To better understand the work I've done this week let me start by explaining my understanding of how the GNN works. The GNN code subscribes to PointCloud2 data published by some other node, and every time it receives new data first puts all this information in a vector. This data vector is then clustered, to do this we go through all the points in the vector and if it's not yet associated with a current target, the associacion is made. So in the end of the clustering process we get the current targets. Then we proceed to associate all the current targets to the list of active targets we get form previous iteration. This association is made by an Hungarian Algorithm or munkers algorithm and basically it uses a cost matrix to determine the best match between a current target and an active target, getting in the end an updated list of active targets. After this the step models and search areas are updated, and in the end the markers are created.
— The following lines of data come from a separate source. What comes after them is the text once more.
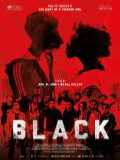 voir la fiche complète du film : Black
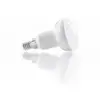 Image de Lindby E14 4,9 W 830 réflecteur LED à réflecteur R50 blanc chaud 120°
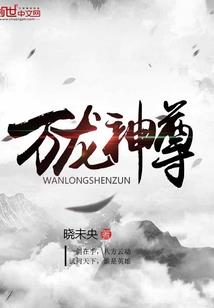 深圳对中级会计补贴标志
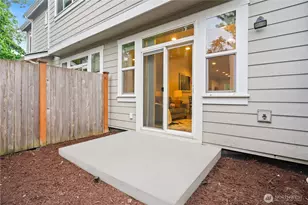 21317 48th Ave W, Mountlake Terrace, WA 98043 - Photo 29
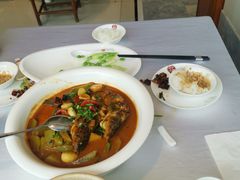 -浪里白·家宴(安德门大街店)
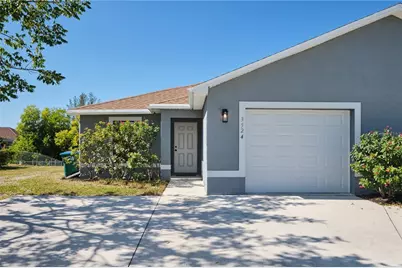 3520/3524 SW 17th Avenue, Cape Coral, FL 33914 - Photo 3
The GNN node launch file created by Jorge Almeida initializes firstly the simple planar pc generator, and then the GNN node itself. The only purpose of the simple planar pc generator is to transform laserscan data to pointcloud2 data, to then be used by the GNN node. I'm still trying to figure out why this is done, and why the GNN uses pointcloud2 instead of laserscan data. I've dug around this topic in the internet and stil haven't found the main difference between them. However I've found some PointCloud2 tutorials that I hope will enlighten me on this matter.
Another problem I've found is that the targets seemed to appear and disappear in a few areas represented in Rvizz, and after some digging around I traced back the problem to the simple planar pc generator node. This node uses data from the left and/or the right laser scan data, deppending on the used launch settings, to produce the point cloud. However if we set the settings to use only one of laserscan data for example the left side, we would get some brief flashes of the right side lasercan data, inducing the GNN node to search for targets in this area. Doing some minor changes to the code, this problem was then fixed, reducing in some cases the number of detected targets.
In my view, the major problem with GNN is the enoumous ammount of displayed targets with a few of these just representing just the point cloud noise, since some targets would only be represented with less than 2 points. So in order to fix this issue I dedicated most of my time on reviewing the code and trying to alter it without compromising too much the original. After implementing that target should have more than 10 points, I could only reduced the amount of target by 5, so visually the diference wasn't too noticeable. I need to continue to work on this, maybe next time implementing a distance maximum, but since the laserscan maximum range was 20 meters this distance number need to be evaluated.
After introducing a circle around the target last week, I continued to improve the target caracterization by adding a line between every point of the target so that I can see which point belongs to wich target. This implementation works really well on static and well defined objects, but for a group of points with no visual order the lines can get quite crazy going from one point to another. Nevertheless this representation was also good because it needed two points form the target to do a line, so if the target didn't have this many points it would produce an error meaning that our reduction method before wasn't working.